The classrooms, which were custom-built at a cost of about $850,000, arrived here from an Oregon factory on Friday and should be ready before Christmas, said Emery Wong, custom projects representative for Hawaii Modular Space. The company also was awarded a two-year contract to build up to 80 portables for the state Department of Education.
By building the classrooms on the mainland while crews cleared debris from the site, Wong said the Manoa charter school might have saved up to six months of construction time.
"On a typical schedule, you would just be starting to pound nails," he said, "but we just show up with the buildings."
The university's insurance paid for the portable classrooms as well as for the month-long removal of debris, which cost about $147,000, said university spokesman Jim Manke.

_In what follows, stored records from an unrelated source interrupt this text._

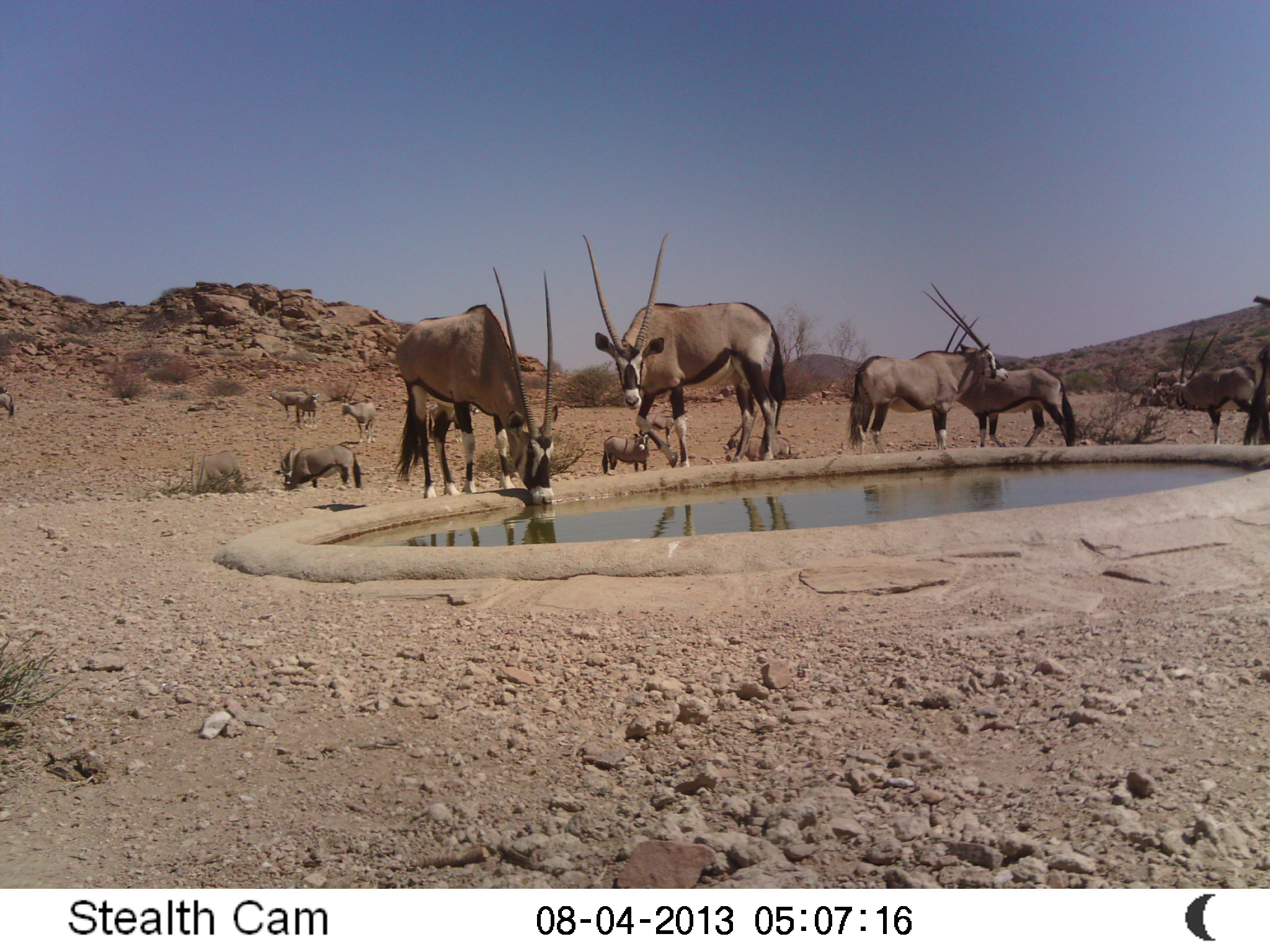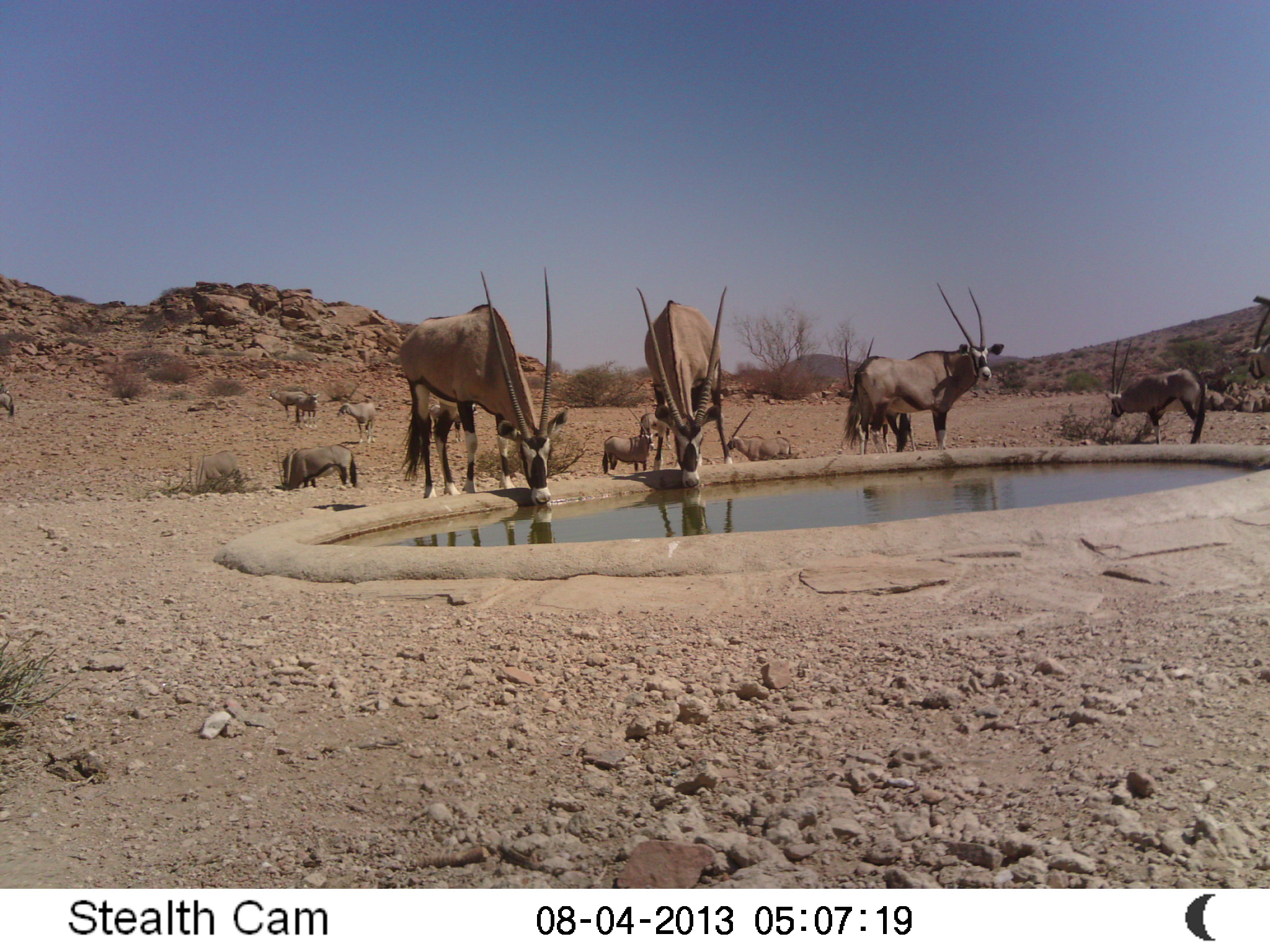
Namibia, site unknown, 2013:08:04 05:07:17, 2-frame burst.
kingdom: Animalia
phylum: Chordata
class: Mammalia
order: Artiodactyla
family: Bovidae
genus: Oryx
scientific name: Oryx gazella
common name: gemsbok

Police are still investigating the June 13 fire that engulfed the school's 20,000-square-foot building, causing about $6.5 million in damage. They believe the blaze was intentionally set at the back of the 1930s-era structure. No arrests have been made.
For the past five months, students have shared classes and teachers have rearranged schedules to make up for the burned building. A choir class has met in the school's cafeteria, while a band room has served as an English class, said Vice Principal Keoni Jeremiah.
Noise from the cleanup also forced the school to relocate science and history classes to other areas, he said. And because of a lack of storage, the school could not place orders to replace equipment or furniture ruined by the fire.
"It has been an inconvenience, but the students have done really well and so have the teachers," Jeremiah said, adding that the portables would house a weight and training room, an athletic office, as well as orchestra and drama classes.
Isaiah DeLaura, a 15-year-old Lab School student who plays viola, welcomed the trailers that were delivering the new classrooms yesterday. He said music students, who have been learning theory instead of playing their instruments, would finally have a room for practice.
"Usually, as soon as we got to class, we could start playing," he said. "It's been different."
The university has said it plans to lobby the Legislature for $49.5 million to build a new College of Education building eventually on the site of the burned building. But Jeremiah said students would be using the portables "for a few years."
Wong said when construction begins for a new, permanent building, the school can take the portables apart, give them to other schools or keep them for future need.